_Written instruction A_.
Answer these three questions from the post about visiting San Francisco's Bank of California museum:
(i) In what year was the Bank of California founded?
(ii) In which part of the bank's building is the museum located?
(iii) How old does the writer say they are?
_Written instruction B_. In the post about visiting San Francisco's Bank of California museum, why did the writer go looking for the bank on California Street? Answer in one to three sentences.
_Written instruction C_. Carry on the post about visiting San Francisco's Bank of California museum from where it stops.

_Document excerpt_.
####################
As some of you might remember from a couple of threads around here, in June I visited the US for the very first time (I live in Europe). To be precise, Northern California.

Every visit to California should include San Francisco, and like so many people before me I have fallen in love with the city, its people (most of them), the food and so much more. Certainly a city I will hopefully visit many more times in my still young life (I'm 20).

During my visit to SF I visited several historic places, including the old San Francisco Mint (post to follow), Golden Gate Bridge, Financial District and a lot more. In one of my postings shortly before my visit, one recommended the Bank of California with a small museum. Because I was in the Financial District anyway, I decided to try to find the place on California street to see if it was worth the visit. After walking into the wrong bank at first, I found the Bank of California's main office, a nice building of the bank founded in 1864.

Outside view of the bank

Upon entrance I found the museum to be in the basement, downstairs. Small, as previously mentioned it certainly was as the whole place is not bigger then the average living room, if that large at all.
####################
_Given records_.
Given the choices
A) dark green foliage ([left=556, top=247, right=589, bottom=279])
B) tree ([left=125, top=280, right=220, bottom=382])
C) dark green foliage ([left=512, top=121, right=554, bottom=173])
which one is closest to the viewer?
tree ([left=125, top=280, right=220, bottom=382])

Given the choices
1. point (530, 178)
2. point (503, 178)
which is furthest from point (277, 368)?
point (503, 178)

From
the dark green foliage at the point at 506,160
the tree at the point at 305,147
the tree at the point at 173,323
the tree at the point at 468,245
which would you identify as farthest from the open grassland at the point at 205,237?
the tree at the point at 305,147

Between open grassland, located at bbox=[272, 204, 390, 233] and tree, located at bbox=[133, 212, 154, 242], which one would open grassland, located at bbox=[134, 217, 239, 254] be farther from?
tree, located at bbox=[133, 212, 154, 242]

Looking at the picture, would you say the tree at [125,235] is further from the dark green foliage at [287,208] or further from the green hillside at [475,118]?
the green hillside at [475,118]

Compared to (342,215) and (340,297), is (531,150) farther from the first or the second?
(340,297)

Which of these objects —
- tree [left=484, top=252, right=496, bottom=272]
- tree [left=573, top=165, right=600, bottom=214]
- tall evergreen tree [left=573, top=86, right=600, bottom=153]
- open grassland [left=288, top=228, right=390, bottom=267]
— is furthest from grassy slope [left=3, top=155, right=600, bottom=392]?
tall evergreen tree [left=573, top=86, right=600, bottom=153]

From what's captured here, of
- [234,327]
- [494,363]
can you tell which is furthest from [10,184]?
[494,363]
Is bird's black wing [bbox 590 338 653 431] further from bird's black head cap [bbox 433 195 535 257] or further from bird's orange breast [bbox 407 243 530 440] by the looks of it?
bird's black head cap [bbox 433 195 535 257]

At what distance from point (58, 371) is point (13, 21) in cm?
####################
_Final result A_.
(i) 1864
(ii) In the basement, downstairs
(iii) 20

_Final result B_. In a posting shortly before the trip, someone had recommended the Bank of California and its small museum. Since the writer was already in the Financial District, they decided to find it and see whether it was worth the visit.

_Final result C_.
Overview of the museum

I slowly started to walk around a bit, as it was quite hot outside and the airconditioning was certainly welcome. First parts of the exhibition were a short history of California, especially of the Gold Rush era and a small part about the history of the bank itself. I immediately noticed that Pioneer Gold was a large part of what was there, at least 90%. Having just bought my first territioral gold coin (an 1849 Moffat & Co. $5 gold piece) I was certainly interested in this, and I was certainly glad that I found this place.

One of the display cases

One of the first items I saw were 4 notes of Gold-Backed paper money issued by the Mormons in 1849 in the State of Deseret were the Mormons moved to in the 1840's. These were signed by several people, including Brigham Young and issued in several denominations ($ .50, $1, $2 and $3) as the first currency printed west of the Mississippi. I had never seen or heard about these before, but I think it are some very historic issues. Anyone knows more about these?

Mormon $ .50 currency piece signed by Brigham Young

Going over the display cases I discovered that not only the 1849 California Gold Rush was among the events highlighted, but other gold rushes afterwards (in particular Colorado) were also featured.

1860 Clark, Gruber & Co. $10.00 Pikes Peak

California territorial gold pieces were in every case. Included were multiple examples of Moffat & Co, Kellog & Co, Baldwin & Co, Norris, Gregg and Norris and Wass Moliter & Co pieces alongside lesser known firms. Many coins were in high condition although the overal mix between circulated and uncirculated was about 50/50. A few of the California territorial gold coin highlights:

1849 Norris, Gregg and Norris $5, Plain Edge, Kagin-1 (R4)

1851 Baldwin & Co. $20 Kagin-5 (High R7)

1852 Wass, Moliter & Co. $5, rounded bust, Kagin-1 (R6)

There were way too many highlights to put pictures of all of them in this thread, so I will only show the most important for now. Every item was simply described although some items, like Gold ingots had a bit more of an historic description.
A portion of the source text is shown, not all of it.